Verilen Metin:

=====

Îmân-İslâm-İhsân

12 Mayıs 2022 tarihinde yayınlanmıştır.

İman

Mürşid-i Azîzim Muzaffer Efendi Hazretleri bir hutbelerinde meşhûr Cibrîl hadîsini îzâh ederken buyurdular ki :

İslâm'ın binâsı kaç, temeli? Soruyorum hepinize. Beş. Savm u salât, hacc u zekât, kelime-i şehâdet. Yani namaz, oruç, zekat, hac, bir de kelime-i şehâdet. İslâm'ın temelleri bunlar. İslâm nedir? İslâm nedir? İslâm, Allah'a teslîmiyyetdir, Allah'ı bilmedir, Allah'ı sevmedir. Allah için her şeyini fedâya hâzır olmakdır. Nasıl İbrâhim oğlu İsmâil'i bıçağın altına yatırdı, Allah için. Evlad kesilir mi be! İnsan kedisini kesemez. Hiç gözünü kırpmadı bile, aldı yatırdı altına. Bitti. Allah öyle emretmiş. Dedi "Yâ İbrâhim, kes bakalım hadi, ûfû nezrek". Kurban Bayramında hikâye diye dinleme bunu sen. Aslı bu.

Bir baba, Allah'ın emrinde evlâdına karşı İbrâhim gibi olacak. Bir evlad, Allah emrinde İsmâil gibi babaya teslîm olacak. Boynunu verdi, "Aman babacığım, ellerimi bağlama" dedi. Niye? "Derler ki, İsmâil râzı olmadı, âsî oldu diyecekler dedi. Ben sana mutîyim" dedi. Babana öyle teslîm olacaksın. Yalnız sulb babana değil, yol baban da var senin. Sulb babası insanı a'lâ-yı illiyyînden alır, esfel-i sâfilîne getirir. Yol babası adamı, esfel-i sâfilînden alır, a'lâ-yı illiyyîne götürür.

=====

Kayıtlı Bilgiler:
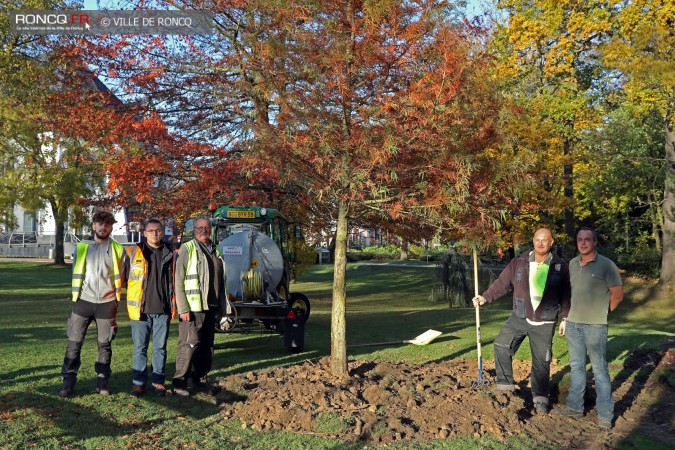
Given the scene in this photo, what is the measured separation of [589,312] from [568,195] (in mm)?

=====

Çözülecek Problem:
İman, İslam ve ihsan üzerine olan metinde "12 Mayıs 2022" sözlerinden "sen. Aslı bu." sözlerine kadar uzanan bölümü, bu sözler de dahil olmak üzere hiçbir değişiklik yapmadan yazın. Bu veriler başka bir kaynaktan alınmıştır.

Görevin Çözümü:
12 Mayıs 2022 tarihinde yayınlanmıştır.

İman

Mürşid-i Azîzim Muzaffer Efendi Hazretleri bir hutbelerinde meşhûr Cibrîl hadîsini îzâh ederken buyurdular ki :

İslâm'ın binâsı kaç, temeli? Soruyorum hepinize. Beş. Savm u salât, hacc u zekât, kelime-i şehâdet. Yani namaz, oruç, zekat, hac, bir de kelime-i şehâdet. İslâm'ın temelleri bunlar. İslâm nedir? İslâm nedir? İslâm, Allah'a teslîmiyyetdir, Allah'ı bilmedir, Allah'ı sevmedir. Allah için her şeyini fedâya hâzır olmakdır. Nasıl İbrâhim oğlu İsmâil'i bıçağın altına yatırdı, Allah için. Evlad kesilir mi be! İnsan kedisini kesemez. Hiç gözünü kırpmadı bile, aldı yatırdı altına. Bitti. Allah öyle emretmiş. Dedi "Yâ İbrâhim, kes bakalım hadi, ûfû nezrek". Kurban Bayramında hikâye diye dinleme bunu sen. Aslı bu.